KeyError: word not in vocabulary" in word2vec

923 views Asked by At

I wanted to convert some Japanese word to vector so that I can train the model for prediction. For that I downloaded pretrained models from Here.

import gensim
from sklearn.feature_extraction.text import CountVectorizer
from gensim.models import KeyedVectors
from gensim import models
from janome.tokenizer import Tokenizer

w2v_model = models.KeyedVectors.load_word2vec_format(w2v_models_path)
t = Tokenizer()
# I am testing for some random string
sentence = "社名公開求人住宅手当・家賃補助制度がある企業在宅勤務・リモートワーク可能な求人テレワークコロナに負けるな!積極採用中の企業特集リモートワーク可能なWebデザイナー求人"

tokens = [x.surface for x in t.tokenize(sentence)]
vectors = [w2v_model[v] for v in tokens]

In the last line, I am getting KeyError: "word 'テレワークコロナ' not in vocabulary" Is there anything wrong here?

1

There are 1 answers

0
gojomo On

If you get a "not in vocabulary" error, you can trust that the token (word/key) that you've requested isn't in that KeyedVectors model.

You can see the full list of words known to your model (in the order they are stored) with w2v_model.key_to_index. (Or, just quick peek at some range of 20 in the middle as sanity-check with Python ranged-access like w2v_model.key_to_index[500:520].)
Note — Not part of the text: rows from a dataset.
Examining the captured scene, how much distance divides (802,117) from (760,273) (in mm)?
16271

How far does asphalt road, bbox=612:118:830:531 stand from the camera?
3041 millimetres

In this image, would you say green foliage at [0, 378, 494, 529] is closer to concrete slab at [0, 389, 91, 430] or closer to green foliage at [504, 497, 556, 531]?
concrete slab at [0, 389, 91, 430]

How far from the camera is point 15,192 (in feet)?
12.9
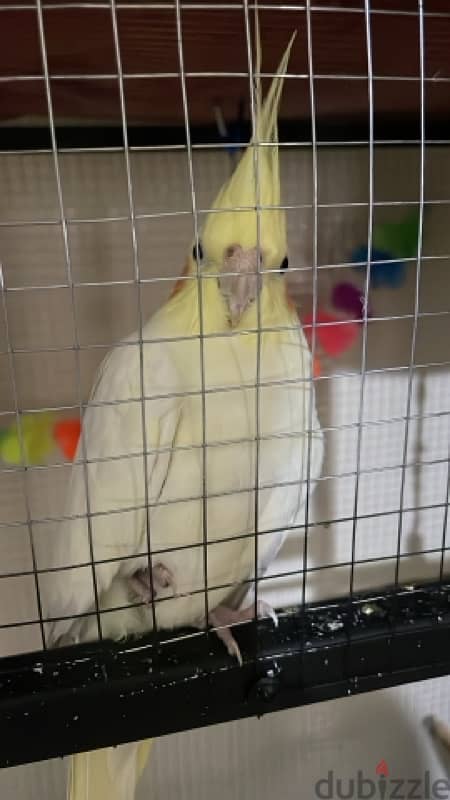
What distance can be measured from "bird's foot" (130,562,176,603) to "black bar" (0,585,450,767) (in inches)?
4.6

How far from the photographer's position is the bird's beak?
56 centimetres

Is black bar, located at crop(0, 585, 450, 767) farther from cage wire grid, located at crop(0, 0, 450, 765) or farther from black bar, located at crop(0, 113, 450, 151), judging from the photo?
black bar, located at crop(0, 113, 450, 151)

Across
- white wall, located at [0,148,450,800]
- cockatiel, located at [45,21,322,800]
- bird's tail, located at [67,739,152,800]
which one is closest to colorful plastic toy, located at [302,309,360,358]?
white wall, located at [0,148,450,800]

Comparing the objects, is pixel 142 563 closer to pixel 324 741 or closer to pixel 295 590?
pixel 295 590

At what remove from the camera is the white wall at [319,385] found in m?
0.76

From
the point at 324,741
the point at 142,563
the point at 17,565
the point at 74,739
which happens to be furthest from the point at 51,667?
the point at 324,741

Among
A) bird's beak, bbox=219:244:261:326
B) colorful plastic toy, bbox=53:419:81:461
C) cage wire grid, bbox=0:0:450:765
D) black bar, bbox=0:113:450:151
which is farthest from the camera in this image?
colorful plastic toy, bbox=53:419:81:461

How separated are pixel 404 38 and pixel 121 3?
239 millimetres

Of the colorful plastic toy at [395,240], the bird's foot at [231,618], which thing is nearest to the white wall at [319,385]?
the colorful plastic toy at [395,240]

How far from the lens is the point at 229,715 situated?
1.58ft

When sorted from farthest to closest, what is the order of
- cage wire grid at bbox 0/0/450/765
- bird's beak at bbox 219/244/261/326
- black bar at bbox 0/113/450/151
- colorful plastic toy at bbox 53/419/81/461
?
colorful plastic toy at bbox 53/419/81/461 → black bar at bbox 0/113/450/151 → bird's beak at bbox 219/244/261/326 → cage wire grid at bbox 0/0/450/765

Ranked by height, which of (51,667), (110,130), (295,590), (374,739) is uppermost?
(110,130)

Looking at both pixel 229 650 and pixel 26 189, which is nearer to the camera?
pixel 229 650

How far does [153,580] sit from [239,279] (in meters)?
0.30
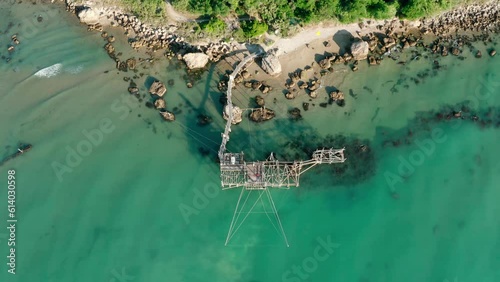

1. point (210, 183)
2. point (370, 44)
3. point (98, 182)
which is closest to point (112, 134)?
point (98, 182)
Are you sure 'テレワークコロナ' (and any other string giving the same error) is a legitimate, common Japanese word? Might the tokenizer be failing in some way? Are most of the words the tokenizer returns in the model?
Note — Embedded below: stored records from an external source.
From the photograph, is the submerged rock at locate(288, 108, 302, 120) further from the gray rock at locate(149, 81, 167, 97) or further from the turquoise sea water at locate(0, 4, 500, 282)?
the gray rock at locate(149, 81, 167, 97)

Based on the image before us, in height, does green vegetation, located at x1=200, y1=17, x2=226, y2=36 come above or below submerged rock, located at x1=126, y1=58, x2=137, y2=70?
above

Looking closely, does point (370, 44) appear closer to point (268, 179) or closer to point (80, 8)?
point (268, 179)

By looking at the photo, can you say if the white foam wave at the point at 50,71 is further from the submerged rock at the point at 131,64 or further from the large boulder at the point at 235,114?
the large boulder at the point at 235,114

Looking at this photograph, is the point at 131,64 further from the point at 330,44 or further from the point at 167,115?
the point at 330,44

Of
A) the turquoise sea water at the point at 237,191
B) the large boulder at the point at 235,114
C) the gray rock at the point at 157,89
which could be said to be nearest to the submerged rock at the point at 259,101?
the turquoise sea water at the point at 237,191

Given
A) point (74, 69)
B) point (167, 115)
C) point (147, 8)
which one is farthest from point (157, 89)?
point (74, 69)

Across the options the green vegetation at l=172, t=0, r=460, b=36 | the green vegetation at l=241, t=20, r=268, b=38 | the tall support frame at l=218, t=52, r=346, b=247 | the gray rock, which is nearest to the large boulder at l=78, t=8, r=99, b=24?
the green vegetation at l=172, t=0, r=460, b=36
It looks like the site you've linked has just copied those sets-of-word-vectors from Facebook's FastText work (https://fasttext.cc/docs/en/crawl-vectors.html). And, you're just using the plain text "word2vec_format" lists of vectors, so you only have the exact words in that file, and not the full FastText model - which also models word-fragments, and can thus 'guess' vectors for unknown words. (These guesses aren't very good – like working out a word's possible meaning from word-roots – but are usually better than nothing.)
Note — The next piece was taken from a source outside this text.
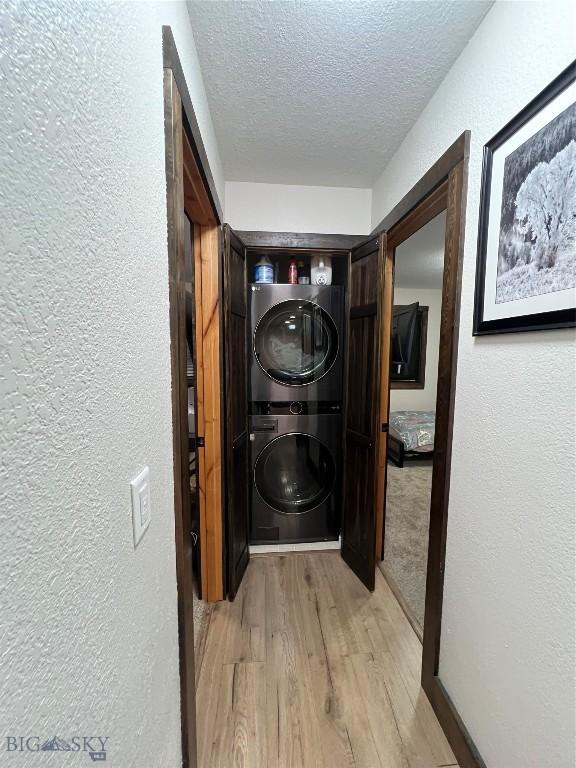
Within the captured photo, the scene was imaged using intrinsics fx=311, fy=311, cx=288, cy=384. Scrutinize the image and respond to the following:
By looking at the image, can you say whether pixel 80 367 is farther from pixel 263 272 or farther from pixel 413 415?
pixel 413 415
I don't know if that approach works well for Japanese, but you could try it. If you instead grab the .bin (rather than text) file, and load it using Gensim's FastText support – specifically the load_facebook_vectors() method. You'll then get a special kind of KeyedVectors (FastTextKeyedVectors) that will give you such guesses for unknown words, which might help for your purposes (or not).